__WORK TO COMPLETE__. Which lines of the entries contain the string "site"? Copy each of them.

__DATASET ENTRIES__.
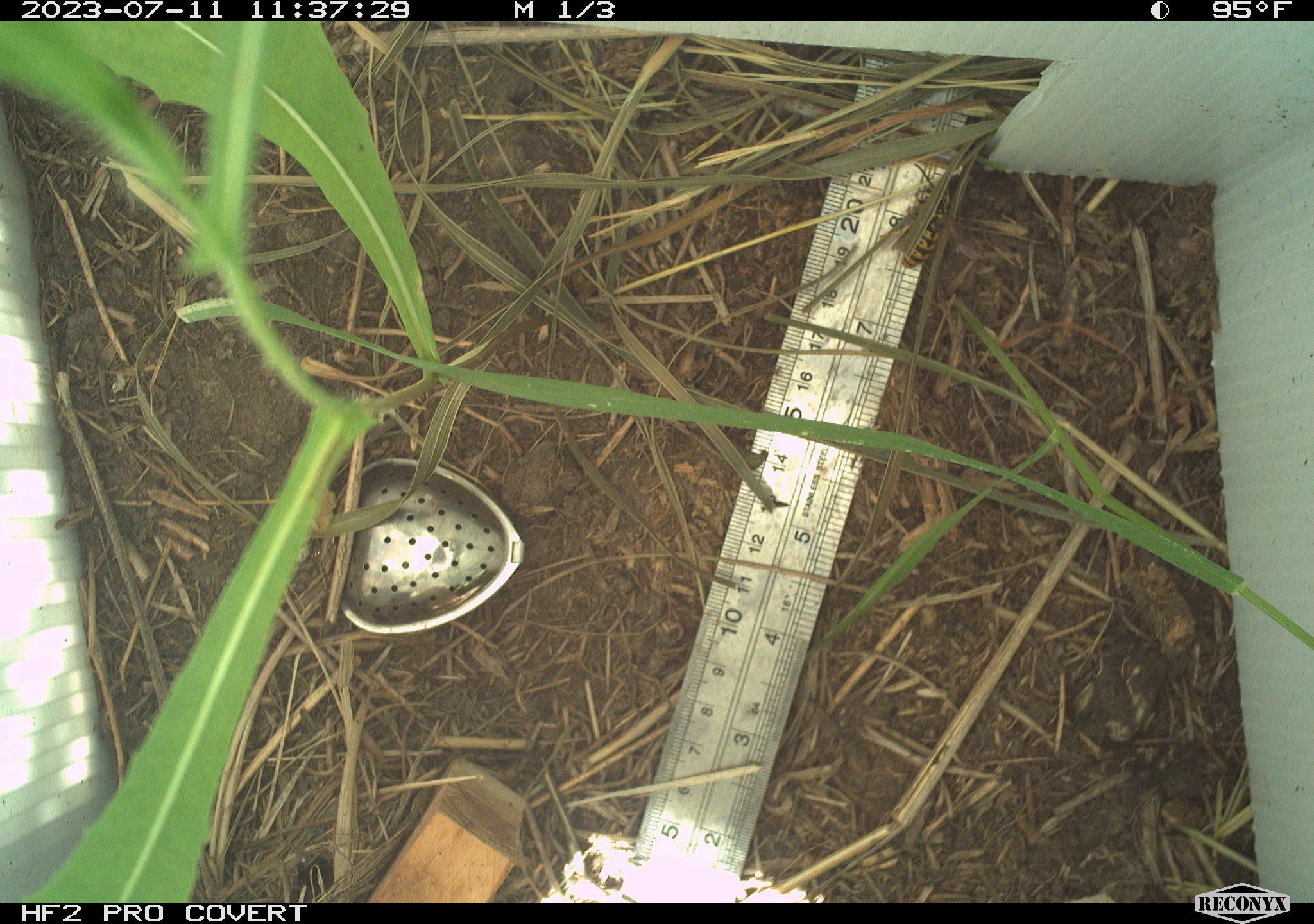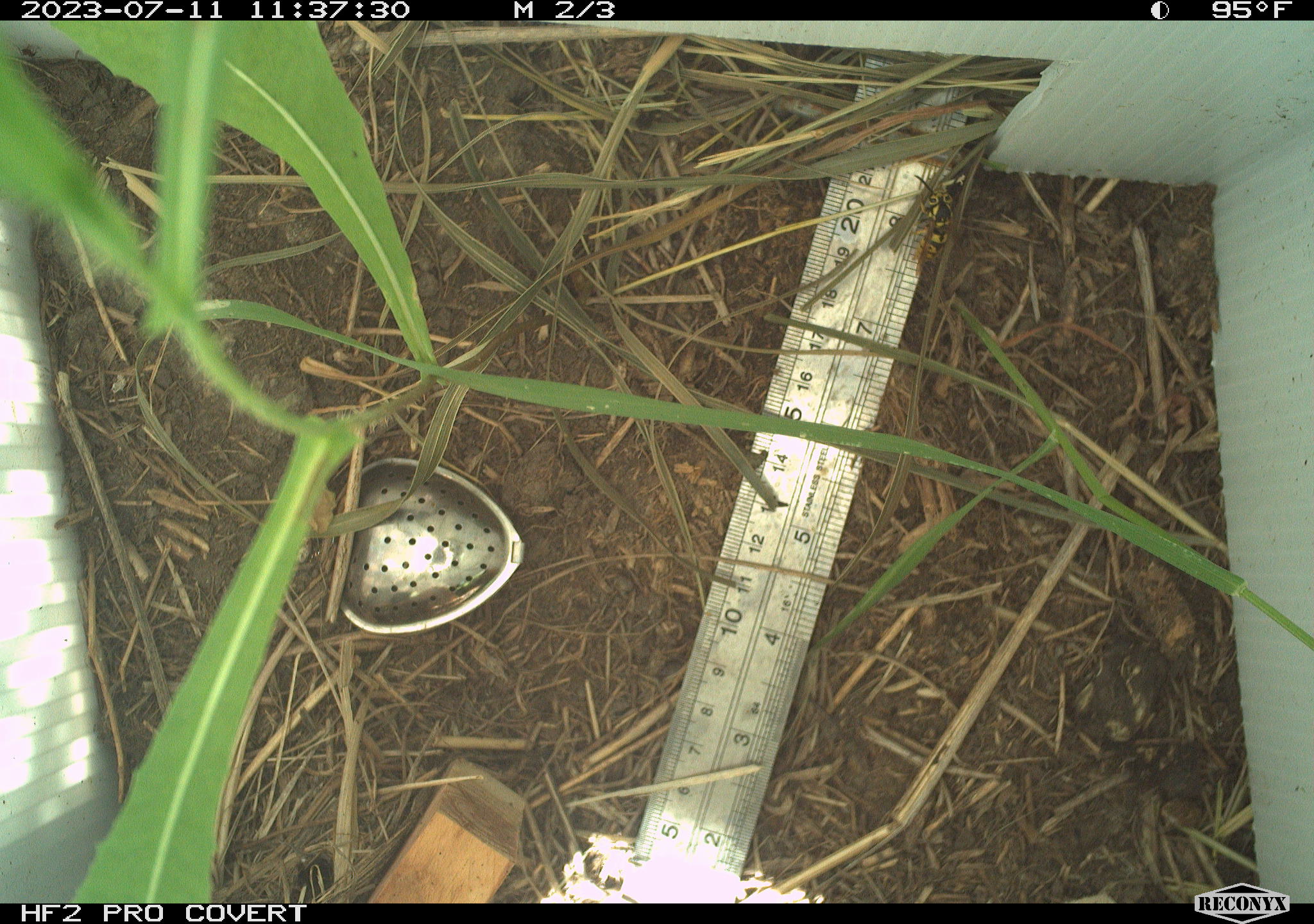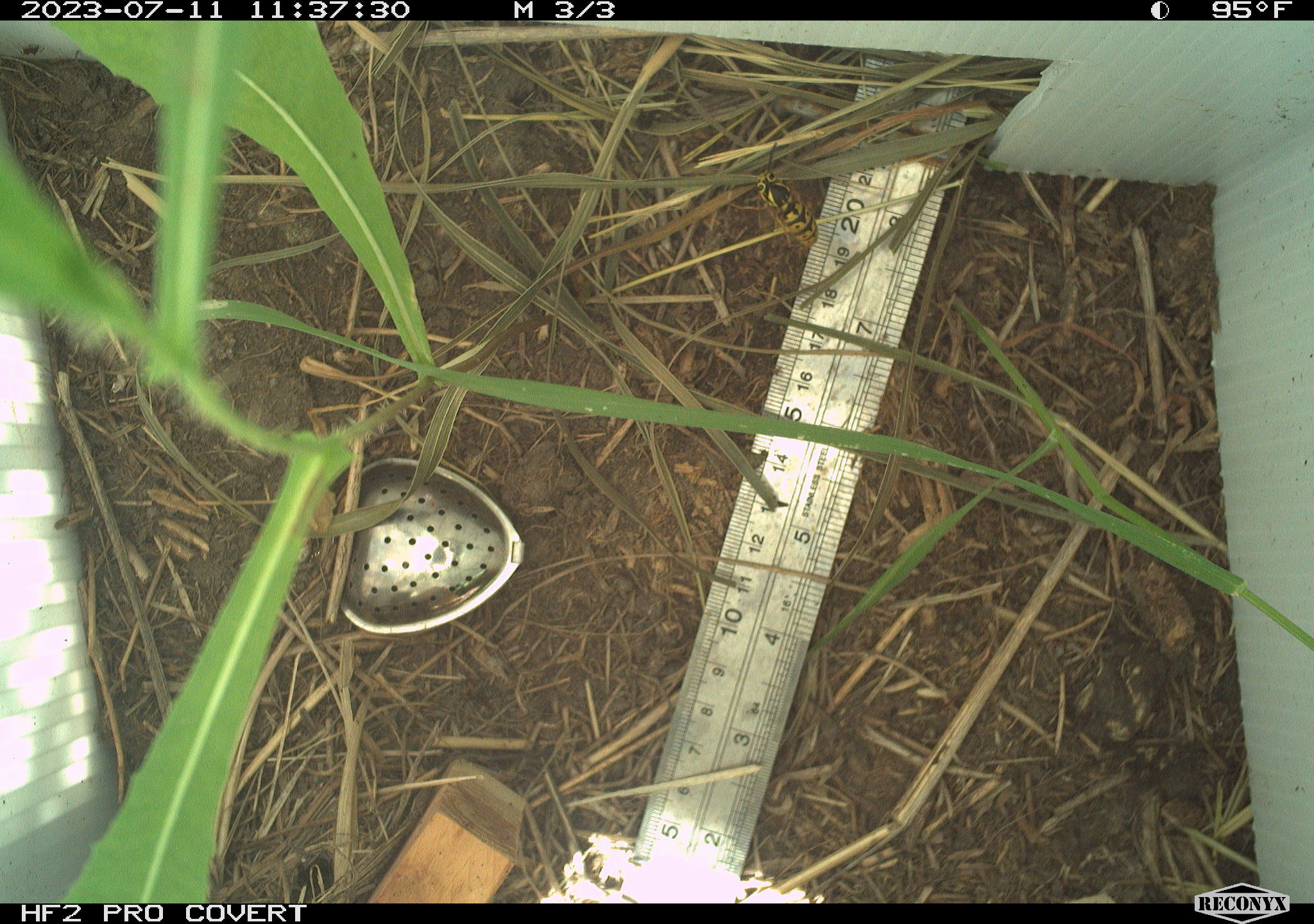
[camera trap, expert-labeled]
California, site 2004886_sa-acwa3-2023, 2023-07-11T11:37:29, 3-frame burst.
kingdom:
...
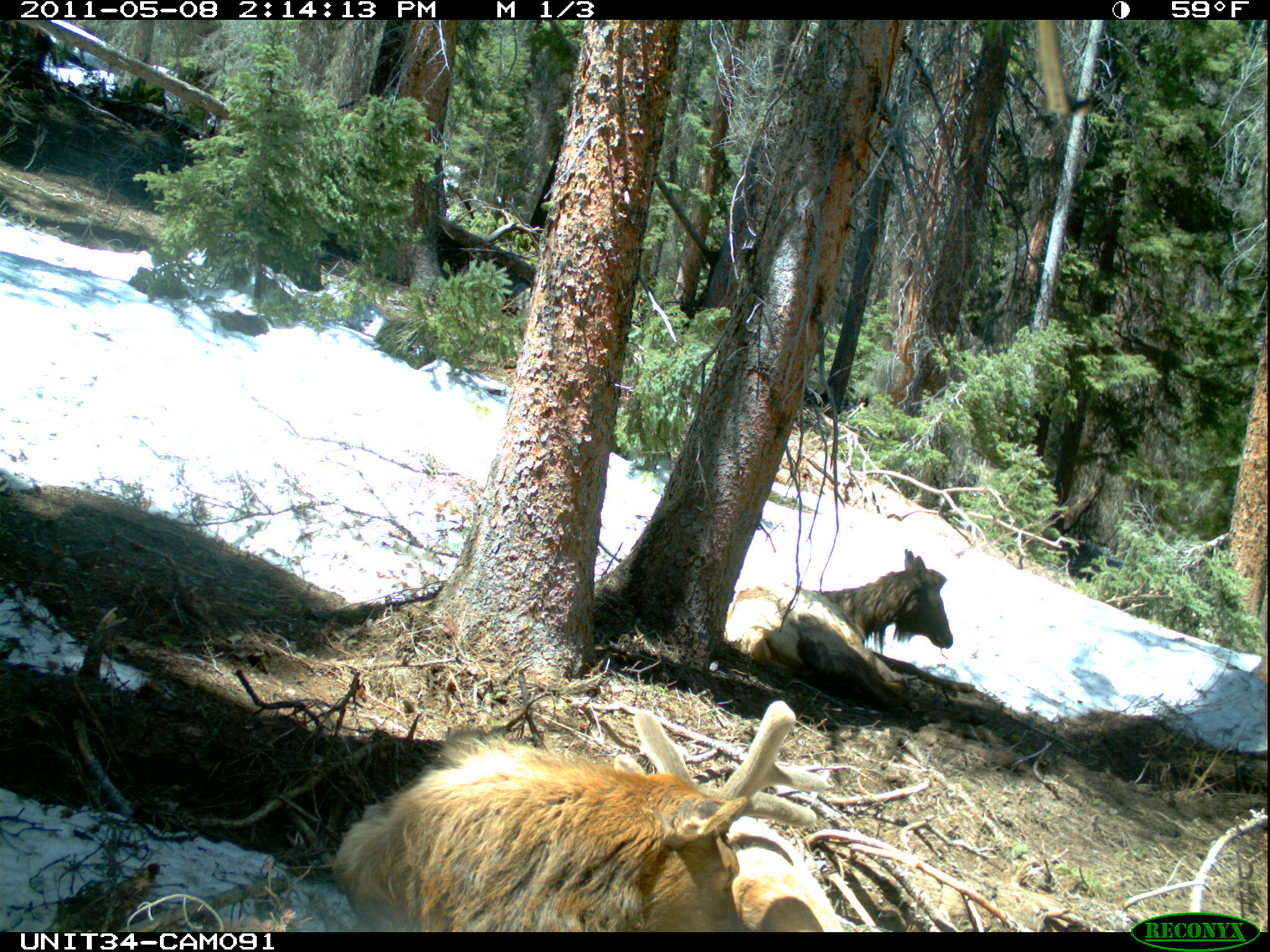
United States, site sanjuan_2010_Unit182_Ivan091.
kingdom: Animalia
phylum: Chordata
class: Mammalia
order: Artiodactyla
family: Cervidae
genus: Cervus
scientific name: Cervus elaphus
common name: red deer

__EXERCISE SOLUTION__.
California, site 2004886_sa-acwa3-2023, 2023-07-11T11:37:29, 3-frame burst.
United States, site sanjuan_2010_Unit182_Ivan091.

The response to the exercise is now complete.